Archive

Archive for the ‘Shell’ Category

Hourglass distribution

August 6, 2013 1 comment

Some days ago, I went through an article on mutation rate mentioning the “hourglass distribution”. The illustration of this distribution is pretty obvious from the plot in the article, with for some chromosome a pretty clear reduction in number of SNP around centromeres. I just wondered if we could also observe this phenomenon on bos taurus. So i just had a look on dbSNP138 data to have some clues.

First version


#Retrieve dbSNP
 wget ftp://ftp.ncbi.nih.gov/snp/organisms/cow_9913/VCF/vcf_*vcf.gz

And then just run the following R code.

#Open an output file
png("hourglass.png",1920,1080)
#split the screen in 30
par(mfrow=c(3,10))
#Create a vector of chromosomes
 chr=c(seq(1:29),"X")
 #run a loop on chromosomes
 for( i in chr){
 #Read file
 Pos=read.table(paste("vcf_chr_",i,".vcf.gz",sep=""),skip=15,fill=TRUE)
 #plot the snp density
 plot(density(Pos$V2),col="grey",main=paste("BTA : ",i,sep=""))
 polygon(density(Pos$V2),col=rgb(0,0,0.3,0.04))
 }
 dev.off()

Notes on code :

  • read.table is used directly on a gzipped file (very handy trick)
  • dbsnp file have a 15 lines long header, so I use the skip =15 option
  • I had some glitches while reading some files, (a problem with # of fields) option fill=TRUE, just fix it
  • Plot are nice….but polygon are even better, so I first plot the density and then add a polygon on it
  • rgb function is a simple way to obtain transparency, so after the three values for red, green and blue, I add the alpha setting to a value of 0.04

And after a while….you ‘ll obtain something like this

hourglass

I must say I was a bit disappointed. At least, there are no clear pattern as can be seen in human. All the bovine chromosomes are acrocentric  this may explain why generally no clear decrease in SNP density can be seen. The pattern observed on chromosome 12, 18 and 10 were even more surprising. I am wondering if there could be some sampling bias. Concerning the pattern on BTA23, the latter could be due to MHC, known to exhibit a great diversity. Density computation may also blur a bit things.

Second version

The basic work being done, we can try to investigate others hypotheses. As instance, are SNP and Indel distributed the same way along the genome ? With some slight changes, the code become :

#Open an output file
png("SNPandindelDistribution.png",1920,1080)
#split the screen in 30
par(mfrow=c(3,10))
#Create a vector of chromosomes
 chr=c(seq(1:29),"X")
 #run a loop on chromosomes
 for( i in chr){
 #Read file
 Pos=read.table(paste("vcf_chr_",i,".vcf.gz",sep=""),skip=15,fill=TRUE)
 #plot the snp density
 plot(density(Pos$V2[grep("snp",Pos$V8,perl=TRUE)]),col="grey",main=paste("BTA : ",i,sep=""))
 polygon(density(Pos$V2[grep("snp",Pos$V8,perl=TRUE)]),col=rgb(0,0,0.3,0.04))
 #Add in-del line
 dense=density(Pos$V2[grep("in-del",Pos$V8,perl=TRUE)])
 lines(dense$x,0.5*dense$y,col="red")
 }
dev.off()

Notes on code :

  • in dbsnp variant are coded either as snp or in-del, we extract line with the grep function accordingly
  • I tweaked a bit the indel line in order to avoid scale problems.

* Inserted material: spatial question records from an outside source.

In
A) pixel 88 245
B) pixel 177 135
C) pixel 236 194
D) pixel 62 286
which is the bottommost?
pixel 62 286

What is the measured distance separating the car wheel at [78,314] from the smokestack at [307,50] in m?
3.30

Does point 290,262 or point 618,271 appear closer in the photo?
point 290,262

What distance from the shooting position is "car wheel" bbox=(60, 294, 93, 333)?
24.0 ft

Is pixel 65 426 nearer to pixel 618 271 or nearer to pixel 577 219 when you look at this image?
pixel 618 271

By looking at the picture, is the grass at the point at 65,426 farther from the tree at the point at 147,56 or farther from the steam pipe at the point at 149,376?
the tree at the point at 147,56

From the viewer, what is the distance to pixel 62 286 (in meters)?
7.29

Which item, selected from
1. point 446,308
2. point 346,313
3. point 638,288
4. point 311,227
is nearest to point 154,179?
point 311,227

SNPandindelDistributionWe observe roughly the same pattern between snp and indel, albeit indel distribution may be smoother. I was expecting some discrepancies (relying on the article by Montgomery et al. but here again, we are only dealing with 1 base indel, which is not really representative of short indel  in general). I may try to check this results with my own results.

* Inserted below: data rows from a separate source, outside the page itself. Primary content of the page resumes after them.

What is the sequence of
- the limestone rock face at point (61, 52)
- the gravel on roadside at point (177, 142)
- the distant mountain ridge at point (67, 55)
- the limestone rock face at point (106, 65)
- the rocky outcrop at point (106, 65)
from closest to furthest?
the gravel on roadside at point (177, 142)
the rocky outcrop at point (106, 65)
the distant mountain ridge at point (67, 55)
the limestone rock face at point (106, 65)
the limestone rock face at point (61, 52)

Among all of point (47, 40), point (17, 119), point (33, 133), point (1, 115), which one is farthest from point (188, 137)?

Serial snapshots with IGV batch

July 16, 2013 Leave a comment

IGV is a very handy tool. Nevertheless, scrolling from one position to another may be fastidious. Second, the bad aspect of this very user-friendly software, is that you can spend hours looking here and there, with at last no backtrack of your discoveries.

Thankfully, IGV can run in batch mode, allowing, for a targeted list of positions, to take screenshots and store the later in a folder. We’ll illustrate in the following with a small example :

Setting up a session

To test our script, we will first download some publicly available data.

#Download a vcf file (on beagle4 website, you may have to change file name according to last release)
wget http://faculty.washington.edu/browning/beagle/test.r1099.vcf.gz
gunzip test.r1099.vcf.gz
#Create an index
igvtools index test.r1099.vcf
#(You can alternatively prefer to use igvtools from igv GUI)
#Launch igv
igv.sh

To check if everything is right, load the vcf file test.r1099.vcf. Then move to positions chr22:20,000,000-20,100,000.

IGV

Set everything to your taste, and save the session :  File, save session, you should obtain a xml file.

Running IGV in batch mode

Now, let’s consider you are interested in some particular position. Let’s say we’ve stored several positions of interest in a csv file. Our aim is to create an IGV batch file.

Basically, we’ll have to load the session, set a directory to store the screenshots, and then move from one position to the other. A very crude version could therefore be. (I know : Why csv ? Because a lot of person still use excel 😦 )

#Create a fake positions list
cat >Liste.csv <<EOF
chr22;20070000
chr22;20081000
EOF

#Create a ss directory
mkdir IMG
#Write the header of the script
cat >Batch.igv <<EOF
new
load igv_session.xml
snapshotDirectory IMG
EOF
#Now parse the csv file
gawk -F ";" -v R=10000 '{print "goto "$1":"$2 -R"-"$2 + R"\nsnapshot Screen"NR".png"}END{print "exit"}' Liste.csv >>Batch.igv

From, igv, go to Tools, Run a batch script. Load Batch.igv, when all the process will be done, IGV will terminate and you’ll find your screenshots in IMG.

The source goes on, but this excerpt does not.